**** Source excerpt ****
Safe Schools
Polk County Public Schools’ Safe Schools ensures the safety and security of all public schools within Polk County.
The division advises on all matters related to the safety and security of Polk County Public Schools’ students, staff and facilities, ensuring the school district utilizes best standards, practices and philosophies.
Safe Schools Responsibilities include:
- Overseeing school resource officers and school crossing guards countywide.
- Coordinating safety, security, and emergency preparedness assessments, inspections, and training.
- Recommending staffing changes, equipment purchases and facility upgrades related to school safety and security.
- Collaborating with other departments within the school district on capital improvements related to school safety and security.
- Performing inspections of schools and district offices to ensure compliance with safety and security policies, and advising administration of non-compliance issues.
- Ensuring adherence to emergency management goals, including providing for restoration of services, functions, and facilities in a timely manner.
- Coordinating event and risk assessments with local law enforcement agencies.
- Fostering and sustaining professional relationships with school administrators, various outside agencies, private contractors, and community contacts.
- Ensuring coordinated responses by local law enforcement agencies and school officials to criminal activity on school campuses. Responsibilities related to school discipline remain solely with the Polk County School Board.
The Safe Schools Department is staffed through a contract with the Polk County Sheriff’s Office, and encompasses the School Resource Unit, School Safety Guardian, Gang Resistance Intervention Unit and School Crossing Unit.
**** Records to process ****
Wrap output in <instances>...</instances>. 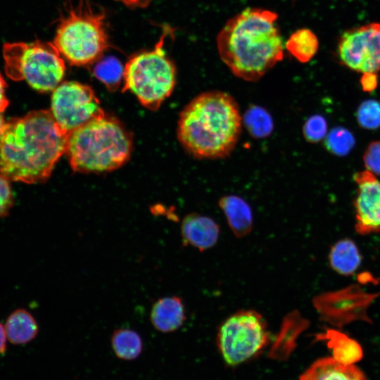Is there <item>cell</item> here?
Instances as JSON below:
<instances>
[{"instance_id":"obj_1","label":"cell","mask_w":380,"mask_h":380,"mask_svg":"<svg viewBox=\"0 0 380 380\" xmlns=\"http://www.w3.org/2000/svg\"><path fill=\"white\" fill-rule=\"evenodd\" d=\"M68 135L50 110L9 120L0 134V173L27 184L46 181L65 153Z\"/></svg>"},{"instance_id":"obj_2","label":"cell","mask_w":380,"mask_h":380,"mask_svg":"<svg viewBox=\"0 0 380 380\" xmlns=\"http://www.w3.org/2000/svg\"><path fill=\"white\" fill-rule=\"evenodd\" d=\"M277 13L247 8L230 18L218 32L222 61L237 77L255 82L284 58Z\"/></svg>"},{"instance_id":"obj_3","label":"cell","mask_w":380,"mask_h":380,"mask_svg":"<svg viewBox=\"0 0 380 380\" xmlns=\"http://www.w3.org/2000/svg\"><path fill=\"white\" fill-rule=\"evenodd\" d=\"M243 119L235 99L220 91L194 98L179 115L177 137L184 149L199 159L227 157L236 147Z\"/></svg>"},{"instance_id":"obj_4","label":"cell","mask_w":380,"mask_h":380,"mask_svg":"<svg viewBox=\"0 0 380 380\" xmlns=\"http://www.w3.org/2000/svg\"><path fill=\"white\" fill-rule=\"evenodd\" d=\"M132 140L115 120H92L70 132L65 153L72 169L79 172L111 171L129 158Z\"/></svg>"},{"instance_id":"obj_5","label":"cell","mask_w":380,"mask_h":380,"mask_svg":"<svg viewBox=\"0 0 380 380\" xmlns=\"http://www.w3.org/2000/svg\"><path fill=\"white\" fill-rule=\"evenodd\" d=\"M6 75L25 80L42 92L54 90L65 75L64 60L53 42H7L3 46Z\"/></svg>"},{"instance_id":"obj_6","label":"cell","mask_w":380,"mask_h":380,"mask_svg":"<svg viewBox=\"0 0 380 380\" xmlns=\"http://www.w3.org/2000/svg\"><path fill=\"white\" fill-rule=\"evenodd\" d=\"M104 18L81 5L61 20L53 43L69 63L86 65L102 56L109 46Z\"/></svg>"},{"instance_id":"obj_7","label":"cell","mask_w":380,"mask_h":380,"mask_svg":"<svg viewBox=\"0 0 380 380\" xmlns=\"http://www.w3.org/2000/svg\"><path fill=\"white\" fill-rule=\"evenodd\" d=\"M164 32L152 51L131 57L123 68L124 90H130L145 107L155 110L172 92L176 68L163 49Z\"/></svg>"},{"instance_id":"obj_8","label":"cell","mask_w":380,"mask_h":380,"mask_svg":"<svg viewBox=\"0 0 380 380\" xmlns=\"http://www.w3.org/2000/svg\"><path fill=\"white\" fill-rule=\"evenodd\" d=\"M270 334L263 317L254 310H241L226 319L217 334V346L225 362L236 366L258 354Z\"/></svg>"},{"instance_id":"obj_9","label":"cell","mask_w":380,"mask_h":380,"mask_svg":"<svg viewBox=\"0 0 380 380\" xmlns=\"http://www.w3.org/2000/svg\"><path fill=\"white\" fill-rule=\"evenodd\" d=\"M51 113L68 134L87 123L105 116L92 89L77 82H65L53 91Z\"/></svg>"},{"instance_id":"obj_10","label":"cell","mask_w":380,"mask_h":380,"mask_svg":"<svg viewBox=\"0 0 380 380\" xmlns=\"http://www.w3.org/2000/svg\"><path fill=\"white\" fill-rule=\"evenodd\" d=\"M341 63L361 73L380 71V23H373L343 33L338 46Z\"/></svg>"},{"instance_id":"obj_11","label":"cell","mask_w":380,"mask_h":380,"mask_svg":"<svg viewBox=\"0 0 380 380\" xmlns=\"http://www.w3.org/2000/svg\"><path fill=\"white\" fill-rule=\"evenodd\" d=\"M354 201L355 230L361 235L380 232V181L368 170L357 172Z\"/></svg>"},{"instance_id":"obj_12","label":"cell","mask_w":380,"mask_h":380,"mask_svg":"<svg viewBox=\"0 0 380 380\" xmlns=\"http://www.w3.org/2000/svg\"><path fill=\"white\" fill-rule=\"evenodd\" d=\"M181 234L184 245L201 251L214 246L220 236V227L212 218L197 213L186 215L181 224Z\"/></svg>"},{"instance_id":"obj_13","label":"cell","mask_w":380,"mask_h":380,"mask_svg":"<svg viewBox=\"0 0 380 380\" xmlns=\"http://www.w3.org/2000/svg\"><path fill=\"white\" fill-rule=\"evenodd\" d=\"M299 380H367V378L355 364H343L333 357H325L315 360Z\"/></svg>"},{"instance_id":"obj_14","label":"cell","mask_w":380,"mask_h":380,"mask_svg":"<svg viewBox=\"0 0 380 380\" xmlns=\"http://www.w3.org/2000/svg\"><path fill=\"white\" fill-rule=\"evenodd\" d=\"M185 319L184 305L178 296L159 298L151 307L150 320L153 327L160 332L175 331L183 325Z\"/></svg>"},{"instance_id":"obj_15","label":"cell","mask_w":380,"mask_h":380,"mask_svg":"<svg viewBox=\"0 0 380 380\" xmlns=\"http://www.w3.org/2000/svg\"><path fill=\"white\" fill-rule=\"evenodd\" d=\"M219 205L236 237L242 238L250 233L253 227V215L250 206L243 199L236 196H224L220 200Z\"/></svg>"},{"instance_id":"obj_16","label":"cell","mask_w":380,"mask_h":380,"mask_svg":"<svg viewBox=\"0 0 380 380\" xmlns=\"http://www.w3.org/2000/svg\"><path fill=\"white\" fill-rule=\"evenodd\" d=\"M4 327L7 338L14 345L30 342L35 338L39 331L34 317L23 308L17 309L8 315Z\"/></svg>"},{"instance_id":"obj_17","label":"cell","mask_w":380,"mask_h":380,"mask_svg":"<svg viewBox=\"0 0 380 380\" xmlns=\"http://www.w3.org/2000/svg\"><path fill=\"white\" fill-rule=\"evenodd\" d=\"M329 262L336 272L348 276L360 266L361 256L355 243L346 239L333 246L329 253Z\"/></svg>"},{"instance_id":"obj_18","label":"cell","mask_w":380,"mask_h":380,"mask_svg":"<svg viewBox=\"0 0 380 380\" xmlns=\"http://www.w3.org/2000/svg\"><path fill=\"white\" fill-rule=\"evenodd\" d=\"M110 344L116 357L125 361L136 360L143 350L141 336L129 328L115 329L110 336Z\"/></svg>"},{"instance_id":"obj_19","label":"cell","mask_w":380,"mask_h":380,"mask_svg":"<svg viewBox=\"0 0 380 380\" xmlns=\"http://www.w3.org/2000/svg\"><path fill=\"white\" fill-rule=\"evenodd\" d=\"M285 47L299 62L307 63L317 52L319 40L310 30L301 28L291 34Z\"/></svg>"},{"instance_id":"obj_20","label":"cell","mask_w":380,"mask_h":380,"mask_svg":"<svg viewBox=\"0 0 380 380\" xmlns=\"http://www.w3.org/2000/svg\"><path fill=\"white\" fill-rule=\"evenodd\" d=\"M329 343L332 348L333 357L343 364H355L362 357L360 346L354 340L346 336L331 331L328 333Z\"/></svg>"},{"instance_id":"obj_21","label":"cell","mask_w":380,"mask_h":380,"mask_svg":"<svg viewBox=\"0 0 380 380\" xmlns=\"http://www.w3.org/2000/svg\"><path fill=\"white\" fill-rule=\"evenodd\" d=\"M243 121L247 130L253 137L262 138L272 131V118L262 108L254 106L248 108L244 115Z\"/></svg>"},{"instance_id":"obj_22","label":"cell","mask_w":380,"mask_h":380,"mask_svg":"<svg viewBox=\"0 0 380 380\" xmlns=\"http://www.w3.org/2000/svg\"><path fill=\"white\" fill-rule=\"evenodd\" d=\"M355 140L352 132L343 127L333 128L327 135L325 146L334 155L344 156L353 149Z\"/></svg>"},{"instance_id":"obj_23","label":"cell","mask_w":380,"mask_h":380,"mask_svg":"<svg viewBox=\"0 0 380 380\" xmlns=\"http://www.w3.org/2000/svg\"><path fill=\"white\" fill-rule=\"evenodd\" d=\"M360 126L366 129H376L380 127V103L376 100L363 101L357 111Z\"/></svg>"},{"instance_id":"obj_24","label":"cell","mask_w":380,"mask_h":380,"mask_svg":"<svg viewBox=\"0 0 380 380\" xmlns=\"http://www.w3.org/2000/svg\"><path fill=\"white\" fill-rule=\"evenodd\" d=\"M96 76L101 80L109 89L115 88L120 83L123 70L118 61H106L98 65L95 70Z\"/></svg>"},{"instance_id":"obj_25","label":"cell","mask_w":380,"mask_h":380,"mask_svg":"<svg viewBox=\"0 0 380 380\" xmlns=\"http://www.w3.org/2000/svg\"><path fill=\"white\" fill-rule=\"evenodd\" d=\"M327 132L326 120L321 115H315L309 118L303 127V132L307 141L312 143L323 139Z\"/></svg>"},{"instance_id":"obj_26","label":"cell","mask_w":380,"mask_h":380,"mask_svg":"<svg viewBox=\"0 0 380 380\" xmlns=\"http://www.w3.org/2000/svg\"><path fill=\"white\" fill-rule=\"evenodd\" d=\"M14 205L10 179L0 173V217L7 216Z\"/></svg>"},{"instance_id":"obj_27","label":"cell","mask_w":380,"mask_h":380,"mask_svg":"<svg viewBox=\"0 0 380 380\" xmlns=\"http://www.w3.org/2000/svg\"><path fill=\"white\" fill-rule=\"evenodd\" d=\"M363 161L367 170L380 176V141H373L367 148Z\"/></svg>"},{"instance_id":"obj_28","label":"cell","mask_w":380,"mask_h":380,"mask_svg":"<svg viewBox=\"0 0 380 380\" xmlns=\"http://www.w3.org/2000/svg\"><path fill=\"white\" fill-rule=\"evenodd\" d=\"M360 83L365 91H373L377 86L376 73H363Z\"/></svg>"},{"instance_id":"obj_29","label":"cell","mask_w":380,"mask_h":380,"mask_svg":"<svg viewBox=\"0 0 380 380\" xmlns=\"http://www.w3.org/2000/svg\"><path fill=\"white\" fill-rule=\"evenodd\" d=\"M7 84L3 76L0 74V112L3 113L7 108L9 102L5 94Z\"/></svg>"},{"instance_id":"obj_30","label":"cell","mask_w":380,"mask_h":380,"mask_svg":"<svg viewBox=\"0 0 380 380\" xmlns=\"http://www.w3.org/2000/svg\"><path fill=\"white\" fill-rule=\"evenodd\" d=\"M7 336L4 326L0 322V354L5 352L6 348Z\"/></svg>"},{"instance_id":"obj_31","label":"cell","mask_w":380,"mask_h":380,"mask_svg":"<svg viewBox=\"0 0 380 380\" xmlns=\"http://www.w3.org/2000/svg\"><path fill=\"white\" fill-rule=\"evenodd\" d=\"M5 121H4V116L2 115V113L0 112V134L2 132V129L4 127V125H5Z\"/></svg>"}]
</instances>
****
**** Records to process ****
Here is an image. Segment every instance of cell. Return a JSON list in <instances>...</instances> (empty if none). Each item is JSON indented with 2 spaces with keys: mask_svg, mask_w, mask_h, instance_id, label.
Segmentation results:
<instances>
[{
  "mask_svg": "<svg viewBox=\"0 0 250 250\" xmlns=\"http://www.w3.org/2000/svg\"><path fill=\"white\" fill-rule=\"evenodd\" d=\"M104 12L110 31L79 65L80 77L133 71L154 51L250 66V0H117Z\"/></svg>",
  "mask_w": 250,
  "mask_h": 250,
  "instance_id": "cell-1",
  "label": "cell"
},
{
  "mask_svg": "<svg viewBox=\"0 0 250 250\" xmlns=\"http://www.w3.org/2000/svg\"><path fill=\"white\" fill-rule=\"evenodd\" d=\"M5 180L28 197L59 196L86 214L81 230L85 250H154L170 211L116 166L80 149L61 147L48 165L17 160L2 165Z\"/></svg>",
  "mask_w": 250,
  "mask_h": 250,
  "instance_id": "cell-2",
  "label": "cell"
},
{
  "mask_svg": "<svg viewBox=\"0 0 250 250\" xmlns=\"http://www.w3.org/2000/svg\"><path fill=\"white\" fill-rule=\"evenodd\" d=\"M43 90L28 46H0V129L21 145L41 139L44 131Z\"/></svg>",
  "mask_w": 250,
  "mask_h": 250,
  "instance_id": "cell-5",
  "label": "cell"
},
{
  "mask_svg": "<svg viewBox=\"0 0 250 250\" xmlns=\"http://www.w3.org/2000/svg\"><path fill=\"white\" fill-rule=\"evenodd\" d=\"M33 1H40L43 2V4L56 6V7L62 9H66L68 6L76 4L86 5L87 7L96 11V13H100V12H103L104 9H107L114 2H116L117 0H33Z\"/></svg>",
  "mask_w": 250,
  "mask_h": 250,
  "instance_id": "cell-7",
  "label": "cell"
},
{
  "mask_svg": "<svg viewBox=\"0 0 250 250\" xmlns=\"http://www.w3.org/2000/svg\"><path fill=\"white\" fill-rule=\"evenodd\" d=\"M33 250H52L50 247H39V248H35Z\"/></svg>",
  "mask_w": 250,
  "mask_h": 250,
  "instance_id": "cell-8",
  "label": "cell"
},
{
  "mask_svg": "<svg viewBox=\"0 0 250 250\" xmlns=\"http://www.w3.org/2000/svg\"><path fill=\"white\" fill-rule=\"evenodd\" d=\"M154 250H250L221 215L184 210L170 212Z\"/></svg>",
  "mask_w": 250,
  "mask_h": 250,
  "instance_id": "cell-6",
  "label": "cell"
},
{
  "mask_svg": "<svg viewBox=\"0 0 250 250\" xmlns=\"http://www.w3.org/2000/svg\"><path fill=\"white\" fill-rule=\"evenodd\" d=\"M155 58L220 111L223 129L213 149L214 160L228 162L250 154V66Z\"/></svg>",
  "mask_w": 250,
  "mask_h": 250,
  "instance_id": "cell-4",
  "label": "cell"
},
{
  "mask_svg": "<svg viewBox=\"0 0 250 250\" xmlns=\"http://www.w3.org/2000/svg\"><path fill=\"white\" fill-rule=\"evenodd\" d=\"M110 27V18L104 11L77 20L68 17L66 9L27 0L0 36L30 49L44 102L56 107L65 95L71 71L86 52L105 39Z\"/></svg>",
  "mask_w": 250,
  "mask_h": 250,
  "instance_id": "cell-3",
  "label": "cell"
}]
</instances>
****
**** Records to process ****
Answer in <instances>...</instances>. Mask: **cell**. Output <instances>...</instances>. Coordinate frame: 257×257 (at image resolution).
****
Brief 1: Summarize the Safe Schools page in two sentences.
Brief 2: Locate each line of the listing containing the string "image", with case counting, and copy those lines.

Correct output 1: Polk County Public Schools' Safe Schools division oversees and advises on the safety and security of the district's students, staff, and facilities, with duties ranging from overseeing school resource officers and crossing guards to coordinating assessments, inspections, training, and responses with local law enforcement. The department is staffed through a contract with the Polk County Sheriff's Office and encompasses the School Resource Unit, School Safety Guardian, Gang Resistance Intervention Unit, and School Crossing Unit.

Correct output 2:
Here is an image. Segment every instance of cell. Return a JSON list in <instances>...</instances> (empty if none). Each item is JSON indented with 2 spaces with keys: mask_svg, mask_w, mask_h, instance_id, label.
Answer in <instances>...</instances>. Mask: **cell**. Output <instances>...</instances>. Coordinate frame: 257×257 (at image resolution).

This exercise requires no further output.